Mitglieder des 24. Infanterie-Bataillons ruhen sich auf dem Weg zur Frontlinie aus, nachdem sie die Somme überquert haben, um am Mont St. Quentin (AWM E03202) teilzunehmen

Die Australier nahmen den Schützengraben Gottlieb – eines ihrer Ziele – ein, während das Sperrfeuer immer noch Sprengstoff auf die deutschen Stellungen ganz in der Nähe regnen ließ. Diese Entschlossenheit brachte einer ganzen Reihe von Männern das Victoria-Kreuz ein.

Sergeant Arthur Hall, der seine Treffsicherheit mit dem Schießen von Kängurus auf dem von ihm verwalteten Landgut in der Nähe von Nyngan in N.S.W. erlangt hatte, und Corporal Alex Buckley, ebenfalls ein Farmer, bedrängten, verjagten und erschossen die Männer der deutschen Maschinengewehrstellungen, bis ein Sperrfeuer dazu führte, dass sie die Verfolgung einstellen mussten. Beide Männer wurden mit dem Victoria-Kreuz ausgezeichnet, wobei Buckley tragischerweise am 1. September 1918 gefallen ist.

Robert Mactier aus Tatura im Obstanbaugebiet des Goulburn Valley in Victoria war ein weiterer Träger des Victoria-Kreuzes, das in seinem Fall posthum verliehen wurde.

Schließlich waren die deutschen Verteidiger des Berges entweder gefallen, gefangengenommen oder geflohen.

Unbekannte Mitglieder des 28. Bataillons auf dem Weg zur Operation am Mont St. Quentin (AWM E03205).

Die Schnelligkeit, mit der bei dem Angriff die Ziele erreicht wurden, verblüfften die Bataillon-Kommandanten, und General Rawlinson, der von seinem Stabschef beim morgendlichen Ankleiden in Kenntnis gesetzt wurde, hielt ihn für eine glorreiche Leistung.

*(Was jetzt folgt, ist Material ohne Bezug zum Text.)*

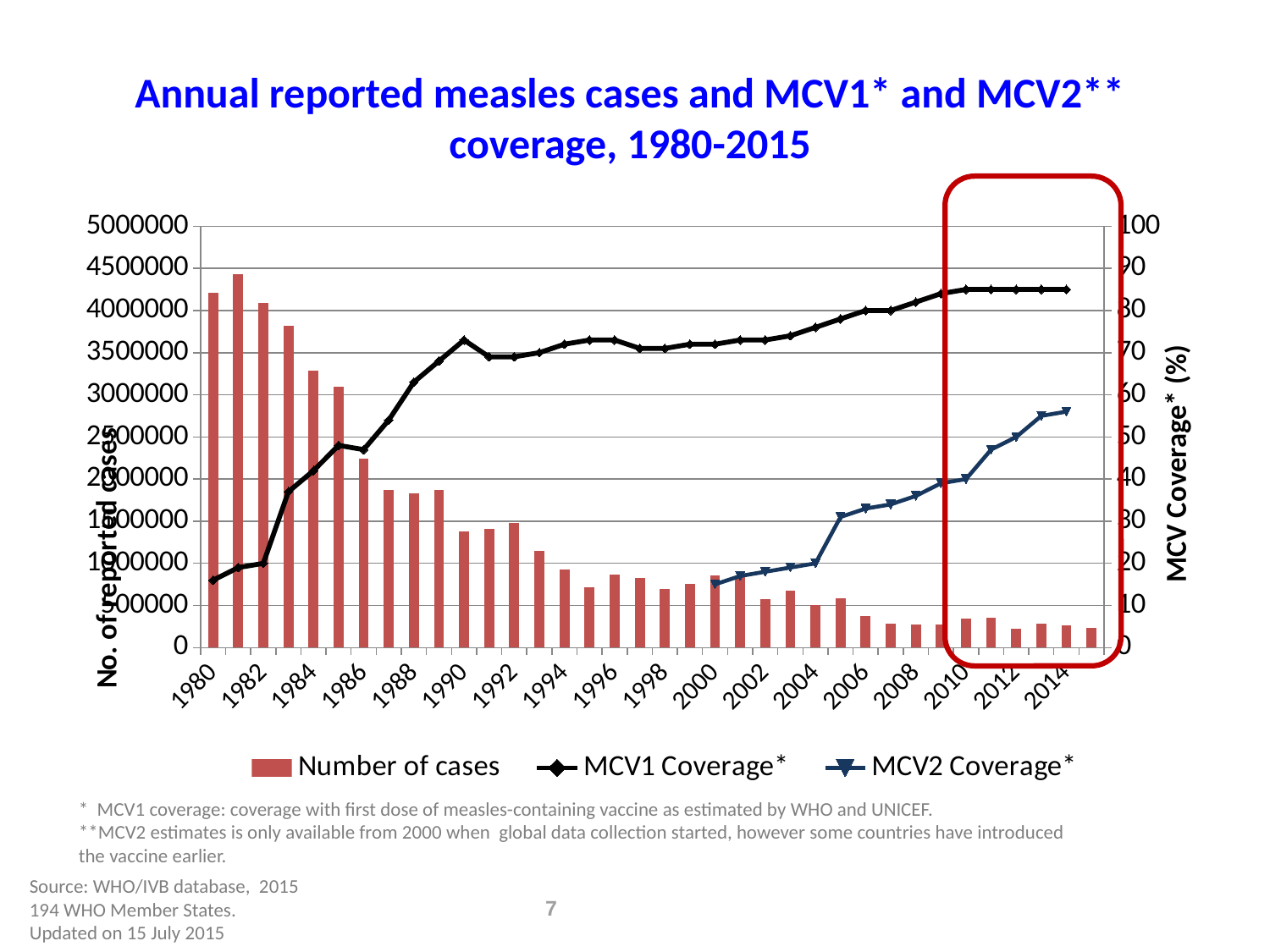
Which year has the highest number of reported measles cases? 1981 In 2010, which is higher, MCV1 coverage or MCV2 coverage? MCV1 coverage Which is larger, the number of reported cases in 1981 or in 1983? 1981 Is the MCV1 coverage in 2014 greater or less than 80? greater Is the number of reported cases in 1981 greater or less than 4000000? greater Is the MCV2 coverage in 2000 greater or less than 20? less What kind of chart is shown on the slide? A combined bar and line chart How many series does the legend list? 3 Does the MCV1 coverage line generally rise or fall from 1980 to 2014? rise Which series is plotted as bars according to the legend? Number of cases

Die Leistung wurde umso mehr gefeiert, weil sie von kaum 550 Männern erreicht wurde, die von weiteren 200 in der Nähe unterstützt wurden. Diese kleine Streitkraft hatte über 700 Gefangene gemacht und viele der deutschen Verteidiger getötet.

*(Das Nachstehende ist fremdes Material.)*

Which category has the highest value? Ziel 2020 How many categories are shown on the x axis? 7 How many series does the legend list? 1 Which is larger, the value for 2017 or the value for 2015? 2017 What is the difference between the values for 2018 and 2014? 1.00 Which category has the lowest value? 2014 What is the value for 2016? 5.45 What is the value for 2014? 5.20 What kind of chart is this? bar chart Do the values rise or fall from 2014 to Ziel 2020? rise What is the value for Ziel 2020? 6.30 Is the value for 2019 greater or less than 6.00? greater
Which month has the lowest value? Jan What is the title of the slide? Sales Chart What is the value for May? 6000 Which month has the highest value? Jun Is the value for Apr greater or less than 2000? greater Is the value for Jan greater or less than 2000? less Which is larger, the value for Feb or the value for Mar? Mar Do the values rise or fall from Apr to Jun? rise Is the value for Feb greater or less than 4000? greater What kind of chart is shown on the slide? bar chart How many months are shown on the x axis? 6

Es war jedoch keineswegs das Ende der Schlacht, da die Deutschen einen erbitterten Gegenangriff gegen die Australier am Mont St. Quentin starteten. Sie hatten zwar Erfolg bei der Rückeroberung des Berges, wurden aber im Gegenzug von einem Gegenangriff der Australier wieder zurückgedrängt. Die Digger nahmen den größten Teil des Bodens wieder ein, den sie beim ursprünglichen Angriff erobert hatten. In strategischer Hinsicht war dies ein ungeheuer wichtiger Sieg.

„Der Mont St. Quentin spielte eine Schlüsselrolle bei der letzten deutschen Abwehrstellung vor der Hindenburg-Linie, und die Einnahme des Berges zusammen mit dem Vorrücken der britischen dritten Armee weiter nördlich zwang die Deutschen zu einem großangelegten Rückzug.“

Der Taktiker Monash war ohne Zweifel stolz auf den Erfolg und berichtete seiner Frau und seiner Tochter in einem Brief nach Hause über die große Anerkennung, die der AIF nach der Schlacht zuteil wurde. Er schrieb, dass die englischen Zeitungen den Mont St. Quentin als die größte Einzelleistung des Krieges bezeichnet hatten.